Die Ausrichtung der Tore im Nordosten, Südosten und Westen orientiert sich nach dem Aufgangs- bzw. Untergangspunkt der Sonne zur Sommer- und Wintersonnwende sowie der Tag-und-Nachtgleiche. Die ersteren beiden nehmen überdies Landmarken des naheliegenden Steigerwaldrands in den Blick.

Trotz nachweislicher solarer und möglicher stellarer Visuren durch mehrere Tore wird die Anlage nicht als “Sonnenobservatorium“ oder „Kalenderbau“ gedeutet. Vielmehr sehen wir in dem Rondell eine Arena für zeremonielle Aktivitäten mit jahreszeitlichem Bezug, wahrscheinlich unter Nutzung dramatischer Lichteffekte der auf- oder untergehenden Sonne durch die Palisadenlücken. Die baulichen Details und ihre Umgestaltungen unterstreichen den performativen Charakter der Kreisgrabenanlage, deren visuelle Effekte bei der Inszenierung der rituellen Aktivitäten eine wichtige Rolle spielten.

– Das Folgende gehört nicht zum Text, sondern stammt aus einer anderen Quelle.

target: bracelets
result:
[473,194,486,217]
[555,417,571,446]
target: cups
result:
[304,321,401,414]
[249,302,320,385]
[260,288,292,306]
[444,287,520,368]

Ohne direkten Vergleich ist bislang „Ippsy“, die im Mittelpunkt der Kreisgrabenanlage kopfüber in einer Grube entdeckte menschliche Senkrechtbestattung, die zwar erst nach Aufgabe der Kreisgrabenanlage in den Boden kam, wohl aber auf eine weitere Nutzung des Geländes hinweist.

Tipp

Im Herbst 2021 wurde in Ippesheim ein Modellnachbau der Kreisgrabenanlage in der Nähe des Fundplatzes vom ortsansässigen Heimat- und Weinbauverein realisiert. Mit von uns mitgestalteten Infotafeln wird die Anlage als touristisches Ausflugsziel (Verweise auf Online-Seiten des Marktes Ippesheim und des Heimatvereins Ippesheim) in der Weinbauregion Mainfranken gut angenommen.